Objectives →
• A. Answer these questions about the passage on data structure recovery with PIN, one answer per line, marked the same way:
(i) What is used to generate the graph from the trace file?
(ii) Which libc functions are tracked at present?
(iii) Which argument is used to check whether the return address of a call is part of the main executable?
• B. Translate this sentence from the passage on data structure recovery with PIN into Spanish: "All these routines are instrumented using Rtn_InsertCall to fetch the size of requested allocation."
• C. From the passage on data structure recovery with PIN, write out the text from "We fetch the" up to and including "trace the allocation.", switching "main executable" to "primary binary" wherever it appears.

Text passage →
Source:http://v0ids3curity.blogspot.com/2015/04/data-structure-recovery-using-pin-and.html

--------------------------------

Data Structure Recovery using PIN and PyGraphviz

 
This is a simple POC PIN tool to recover data structures in dynamically linked stripped executables, mainly for analyzing small programs. The PIN tool keeps track of heap allocations done by executable and traces all the write operations to the allocated heap memory. The trace file having allocations and write operations will be used to generate graph using pygraphviz.

Tracing Size and Address of Allocations

Size of Allocation

Right now, we track libc functions malloc, realloc, calloc, sbrk, mmap and free. All these routines are instrumented using Rtn_InsertCall to fetch the size of requested allocation.

For example, for tracing malloc

  1. RTN_InsertCall( rtn,
  2.                     IPOINT_BEFORE,
  3.                     (AFUNPTR)AllocBefore,
  4.                     IARG_ADDRINT,
  5.                     funcname,
  6.                     IARG_G_ARG0_CALLEE,
  7.                     IARG_RETURN_IP,
  8.                     IARG_END);

We fetch the size of requested allocation using IARG_G_ARG0_CALLEE and IPOINT_BEFORE. Also, we need to identify the malloc calls that are only called from our main executable. To find this we use IARG_RETURN_IP to check if the return address of the call is part of main executable, if not we don't trace the allocation.

Data block →

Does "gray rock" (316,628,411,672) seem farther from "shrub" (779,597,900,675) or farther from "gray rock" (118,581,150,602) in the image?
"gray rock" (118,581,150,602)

The responses →
• A.
(i) pygraphviz
(ii) malloc, realloc, calloc, sbrk, mmap and free
(iii) IARG_RETURN_IP

• B. Todas estas rutinas se instrumentan mediante Rtn_InsertCall para obtener el tamaño de la asignación solicitada.

• C.
We fetch the size of requested allocation using IARG_G_ARG0_CALLEE and IPOINT_BEFORE. Also, we need to identify the malloc calls that are only called from our primary binary. To find this we use IARG_RETURN_IP to check if the return address of the call is part of primary binary, if not we don't trace the allocation.